NEW YORK, December 31, 2025, 13:37 ET — Regular session
- U.S. natural gas futures are down nearly 7% midday, pressured by warmer early-January forecasts.
- EIA storage data showed a smaller-than-expected withdrawal, reinforcing near-term demand concerns.
- Natural gas-linked ETFs and producers are lower, tracking the commodity’s move.
U.S. natural gas futures slid nearly 7% on Wednesday, pulling the benchmark contract down to around $3.70 per million British thermal units (mmBtu) in the middle of the New York trading day. The front month traded between $3.689 and $3.982. Investing
The drop comes at a sensitive moment for the market. Winter demand can shift quickly, and traders have been reacting sharply to changes in short-term temperature forecasts as the calendar turns to January.
Fresh storage data added to the bearish tone. The Energy Information Administration reported a 38 billion cubic feet (Bcf) withdrawal for the week ended Dec. 26, smaller than the 51 Bcf draw the market was looking for, with the prior week showing a 166 Bcf withdrawal. Investing
Forecasts were a central driver of the move. Meteorologists projected above-normal temperatures nationwide through Jan. 14, with heating degree days — a measure of how much energy is needed to heat buildings — falling from 439 to 413, a Reuters report said. The same report said LSEG pegged total lower-48 demand, including exports, easing from 137.8 billion cubic feet a day this week to 134.5 bcfd next week, while production averaged a record 110.1 bcfd in December and flows to LNG export plants remained near record levels. Energy Ventures Analysis president Robert DiDona said the market is approaching “the next wave of the LNG boom.” World Energy News
LNG “feedgas” refers to pipeline gas delivered to liquefied natural gas export terminals, a key demand source that can tighten the U.S. balance when flows rise.

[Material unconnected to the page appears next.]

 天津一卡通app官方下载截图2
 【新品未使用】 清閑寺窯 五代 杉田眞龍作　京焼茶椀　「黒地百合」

In U.S. stocks, the United States Natural Gas Fund (UNG) — an exchange-traded fund designed to track Henry Hub futures — fell 6.5% to $12.27. Leveraged natural-gas funds moved more: ProShares Ultra Bloomberg Natural Gas (BOIL) sank 11.8%, while ProShares UltraShort Bloomberg Natural Gas (KOLD) rose 11.8%.
Gas-heavy producers were weaker alongside the commodity. EQT fell 2.5%, while Antero Resources and Range Resources slid 2.7% and 3.0%, respectively; LNG exporter Cheniere was little changed.

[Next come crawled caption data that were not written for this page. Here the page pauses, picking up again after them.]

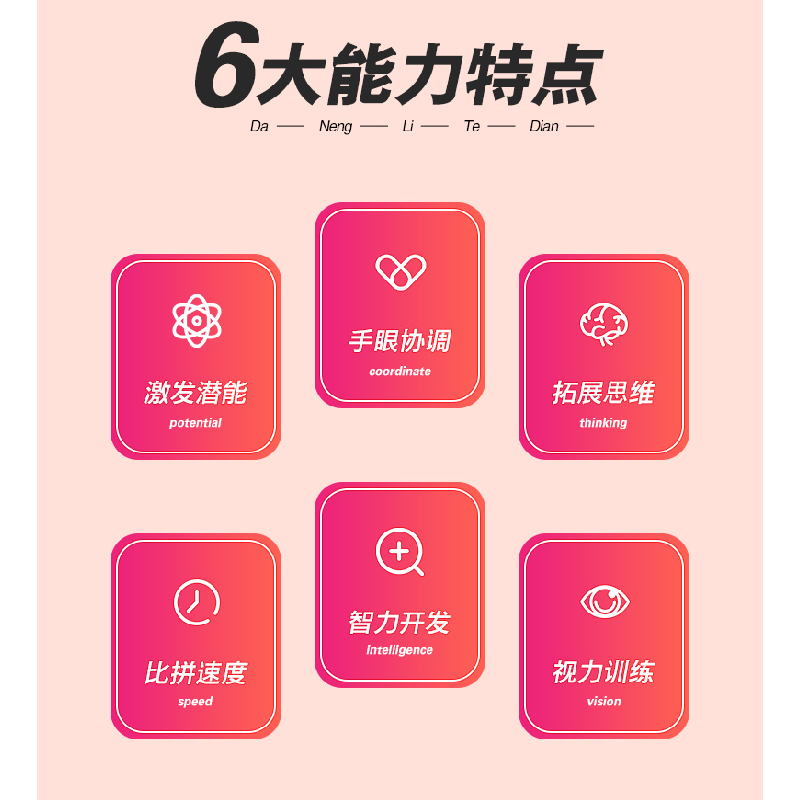 醉染图书爱德少儿:主题式图画捉迷藏·成语故事篇9787534096440高清大图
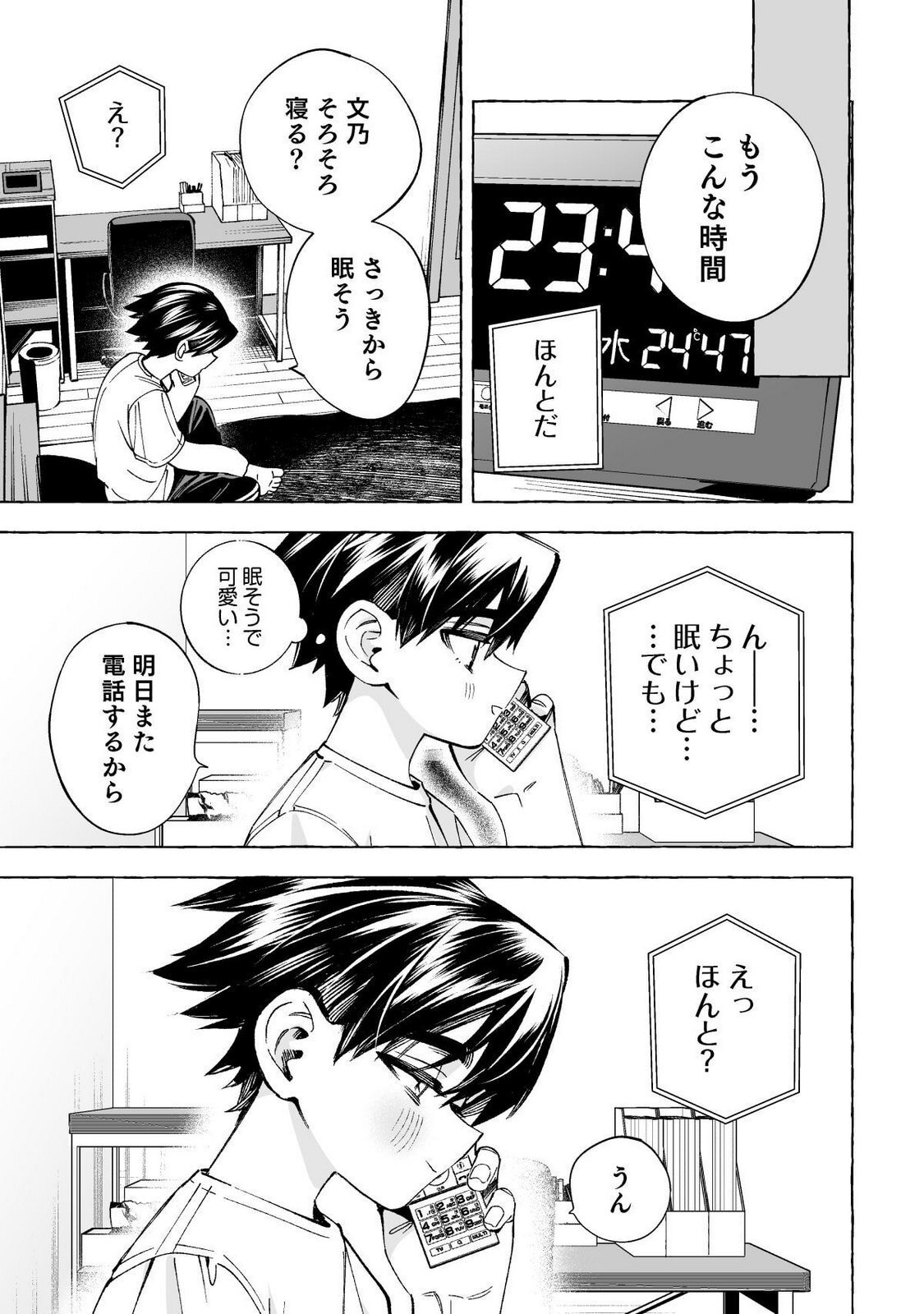 [wolrero] Nichijou Kamo Shirenai vol. 02 - Page 170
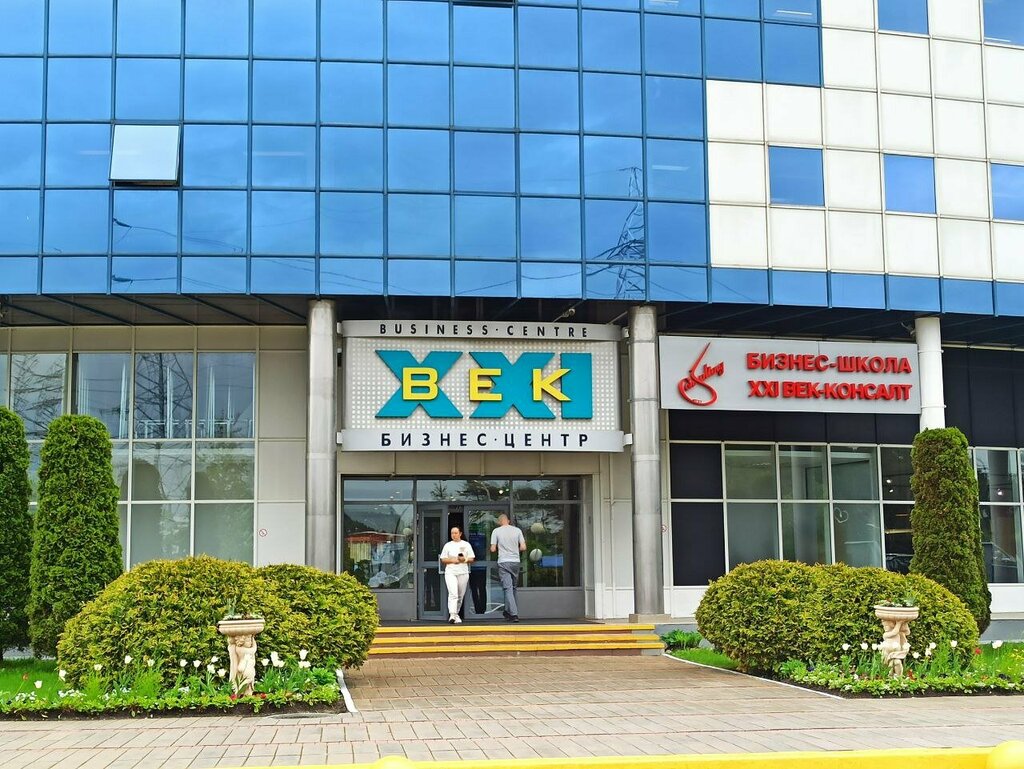 Equipamiento y equipamiento deportivo Fitness Tekhnologii Ofitsialny Predstavitel V Rb, , foto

Pipeline operators, which tend to earn fee-based revenue on volumes moved rather than spot prices, were steadier: Williams slipped 0.2% and Kinder Morgan fell 0.5%.
Traders are now focused on whether the next set of weather-model updates reintroduces colder risks in mid-January. The path of demand matters because heating load typically dominates winter price direction once holiday-week demand patterns fade.
Investors are also watching LNG terminal utilization and daily feedgas flows, along with any signs that record production is holding above 110 bcfd. A run of smaller storage withdrawals would point to a looser balance; bigger pulls would quickly tighten it.
For 2026, the EIA’s short-term outlook expects U.S. dry gas production to average about 109 Bcf/d and LNG exports to rise, while projecting Henry Hub pricing above 2025 levels in its annual averages. U.S. Energy Information Administration
That longer-dated backdrop has kept the forward curve supported even as day-to-day volatility returns. For now, the market is trading the next weather map and the next storage print — and natural gas stocks are moving with it.